I procedimenti di reinquadratura digitali rendono immediatamente riconoscibile la grana matriciale che succede alla superficie pellicolare ma nella loro isolata poetica inoculano il dubbio della scoperta dilettantistica delle potenzialità dell’immagine digitale: allora perché non approfondire queste poetiche girando tutto in alta definizione? Così stupisce anche che non si sostituiscano completamente i movimenti di macchina, che sono tra l’altro realizzati con grande perizia, con la sofisticazione digitale del quadro, abbandonando così una poetica quasi antiautoriale e di decadente anitnaturalismo; lo stesso potrebbe dirsi anche degli effetti ottici, quali gli spostamenti timbrici e tonali o le transizioni con effetti di animazione digitale in 3D, che sono palesemente realizzati in economia di mezzi, tanto da fare preferire un’astrazione grafica più radicale.
La colonna sonora vive le stesse dubbiose scelte stilistiche con un’insicurezza ancora più marcata che porta persino ad ipotizzare un recupero di un errore tecnico, infatti le inquadrature sonore sono tanto più isolate quanto ingiustificate nella coerenza drammaturgica.

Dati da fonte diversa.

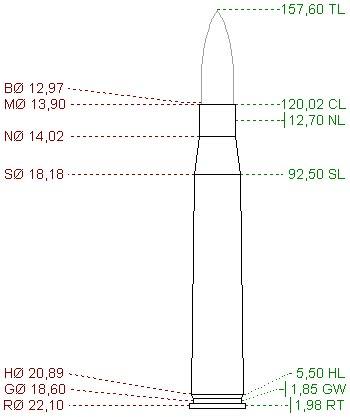 .5 Vickers class D (12.7x120 SR)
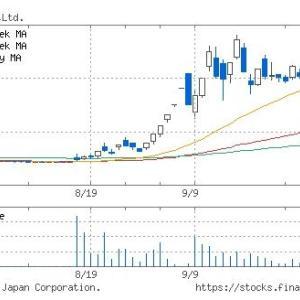 (株)インタートレード3747の株価情報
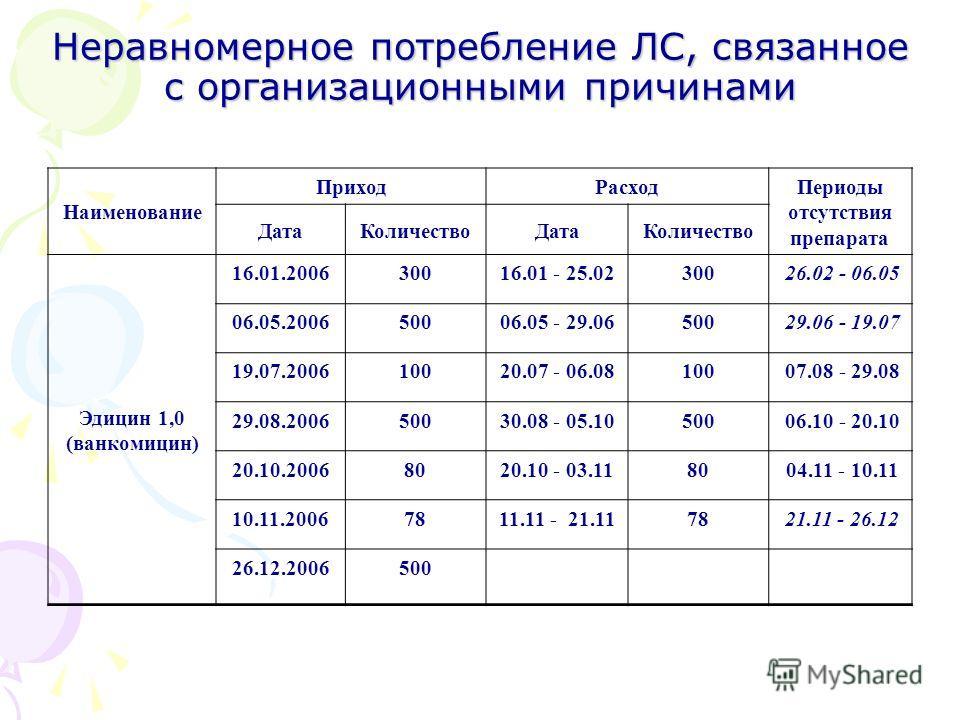 Неравномерное потребление ЛС, связанное с организационными причинами Наименование ПриходРасход Периоды отсутствия препарата ДатаКоличествоДатаКоличество Эдицин 1,0 (ванкомицин) 16.01.200630016.01 - 25.02300 26.02 - 06.05 06.05.200650006.05 - 29.06500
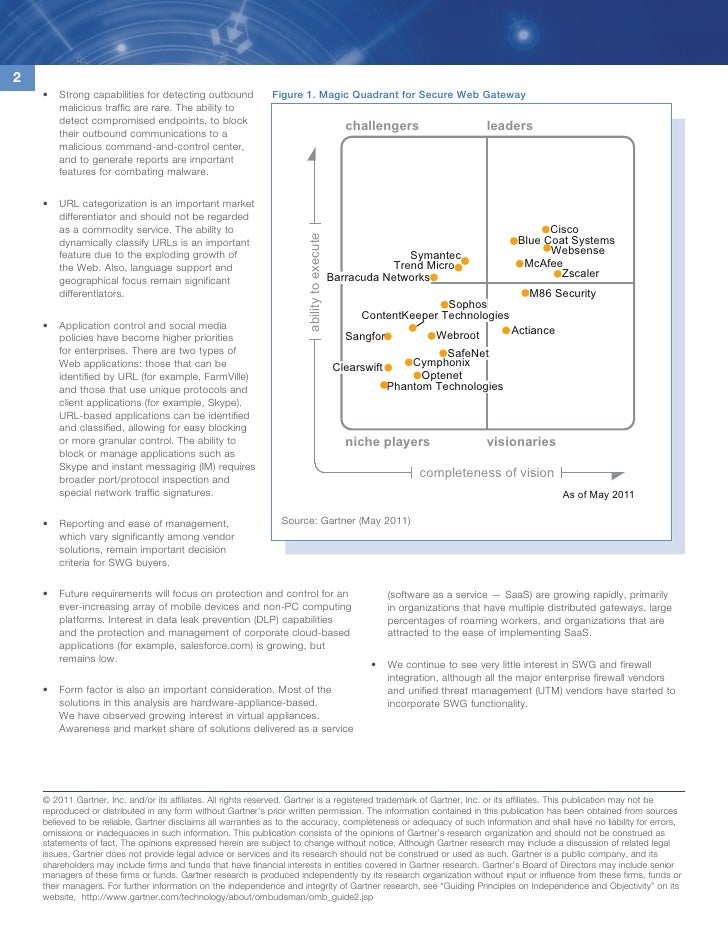 Symantec Ssl Visibility Appliance Ssl Visibility Appliance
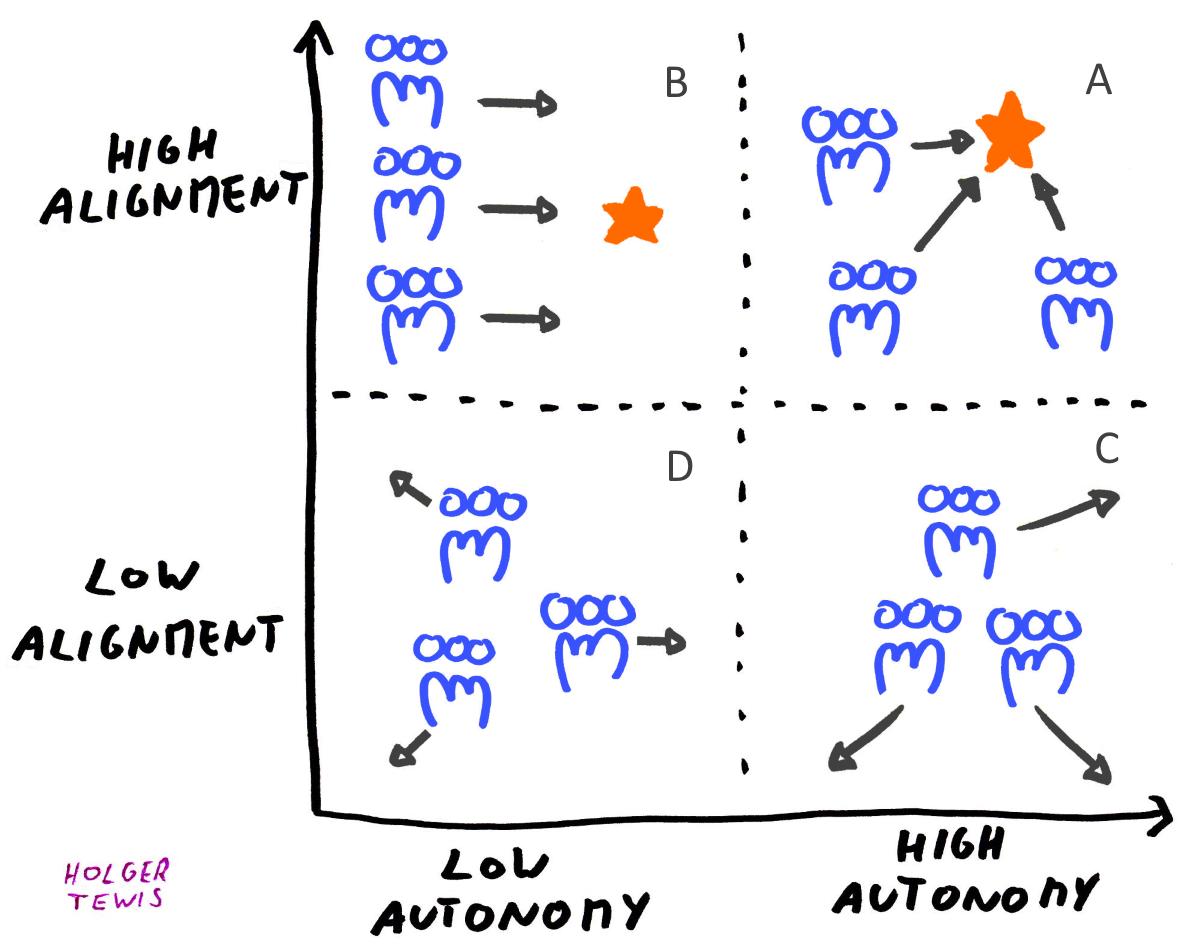 agile-team-alignment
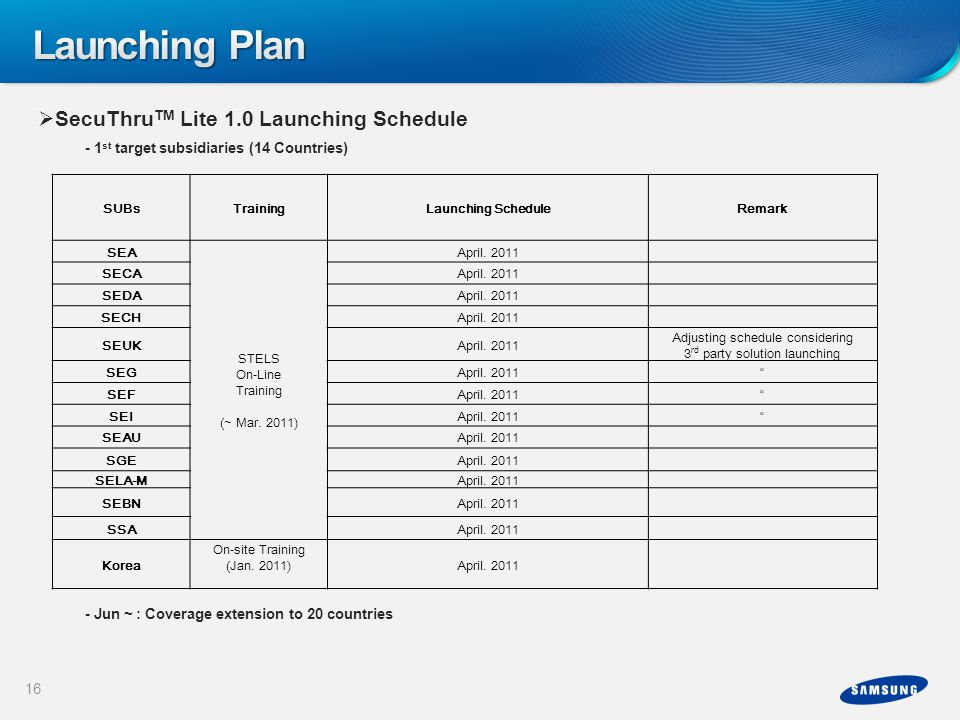 Launching Plan SecuThruTM Lite 1.0 Launching Schedule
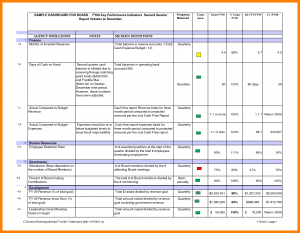 Sample classroom management plan template business for Strategic management report template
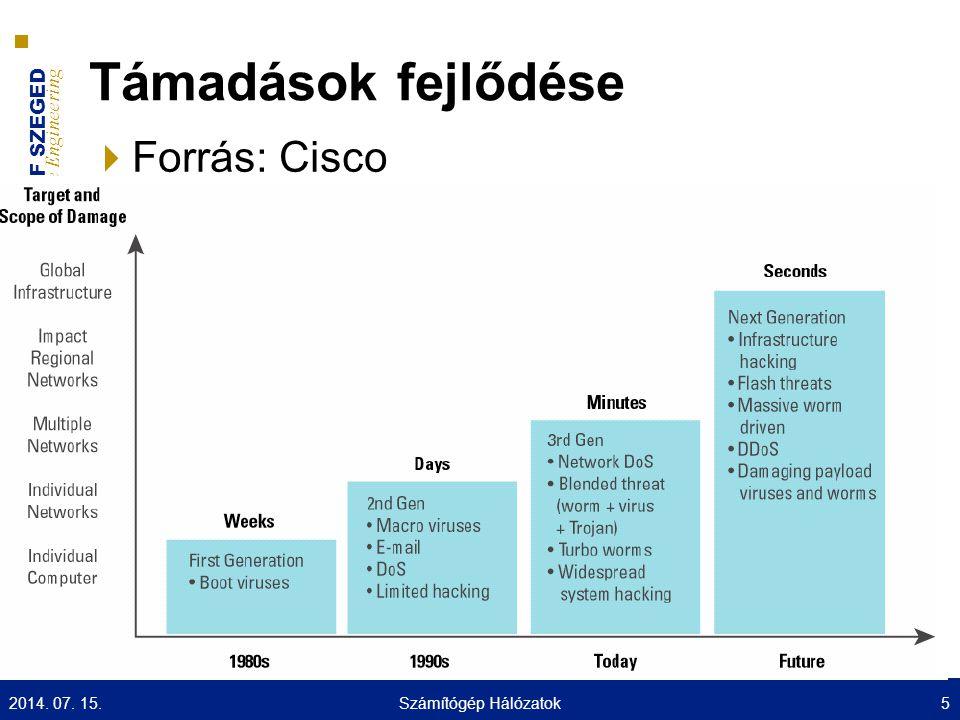 UNIVERSITY OF SZEGED D epartment of Software Engineering UNIVERSITAS SCIENTIARUM SZEGEDIENSIS Tűzfal típusok: Csomagszűrő  Mivel a különböző hálózatokat leggyakrabban forgalomirányítók kötik össze ezért ezen funkciók leggyakrabban itt található  Ha már van router akkor mindenképpen azon célszerű implementálni  A 3.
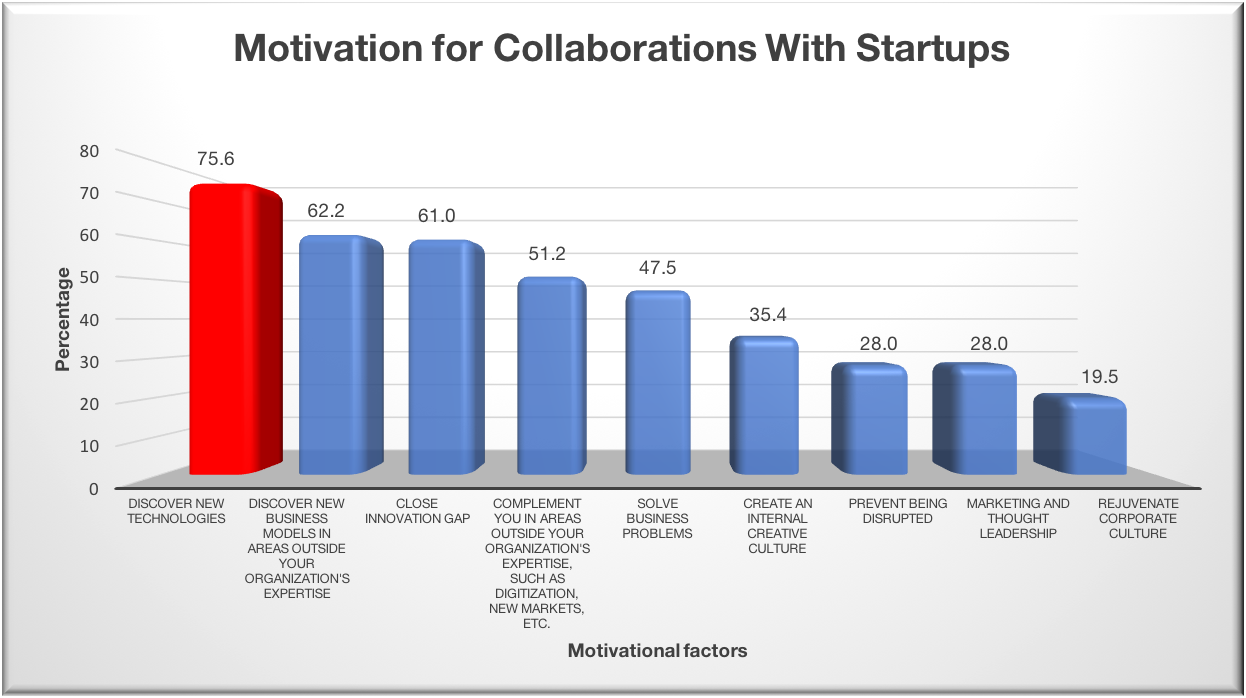 Figure 1 Companies respond in terms of which motivational factors were most important for startup-corporate collaboration.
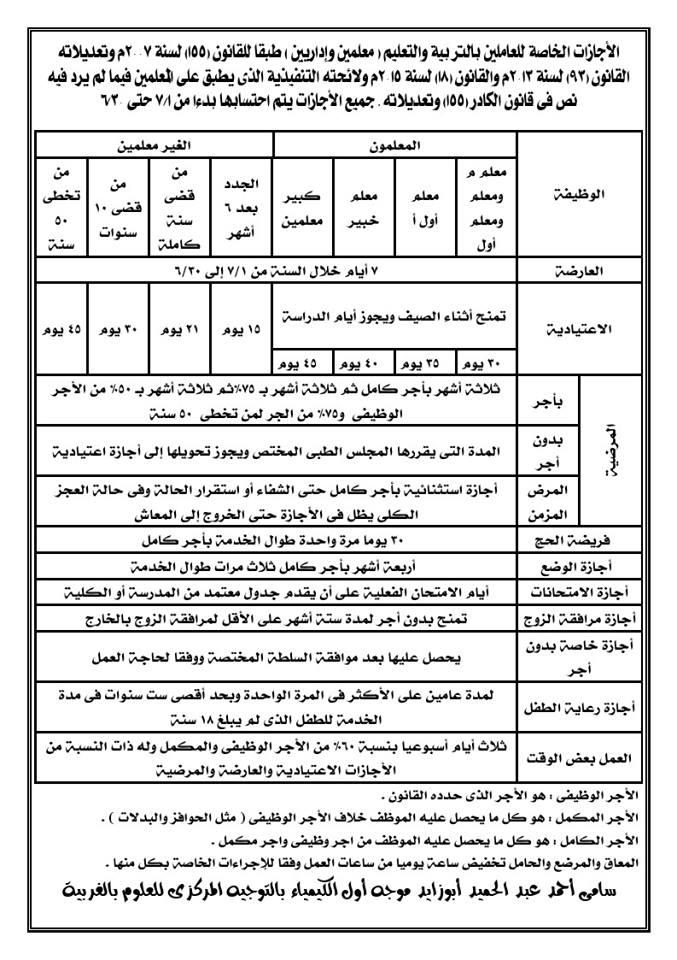أنواع الأجازات للعاملين بالدولة (معلمين وإداريين) Modars1.com-n98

E comunque un’analisi semiotica e linguisticamente pragmatica è applicabile solo alla prima parte del film, fino all’arrivo a Milano, (dove compare un bellissimo esempio di composizione di un’immagine lectiva attraverso i piani ambientali ed il sonoro che inquadrano il protagonista assente in una panoramica iniziale sui passanti), in seguito infatti il costume diventa il pretesto per un involgarimento filmico che trova i suoi apici nel filmino del maestro tantrico e nel finale dolly fiammeggiante che investe Sgalambro nella chiusura convenzionalmente topica, condannando quasi interamente il film a confermare un pregiudizio sulla molteplicità artistica dell’autore.
Se però il film non è un semplice miraggio dell’industria culturale, che è noto ricicla i propri prodotti con la perizia degli allevatori di maiali, può suggerire la possibilità di un cinema distribuito e promosso dal mercato in forme radicalmente rinnovate, in alternativa alle sclerotiche cadenze delle strutture ritenute normativamente idonee alla narrazione per immagini; un cinema che si annuncia di massa ed intellettuale minaccia però la stessa morte del mezzo, del suo rituale sociale, presagisce mondi realmente troppo lontani; il radicalismo tornerà pure di moda ma il bovarismo è ancora il fenomeno più consolidato di questo tempo per cui i tanti errori di Battiato possono essere presi per necessaria mediazione straccamente emotiva, per ossequio al muccinismo.
Insomma come dice un personaggio minore al protagonista : “Mi raccomando fedele alla linea!”, ed io aggiungerei: “…Signor Battiato”.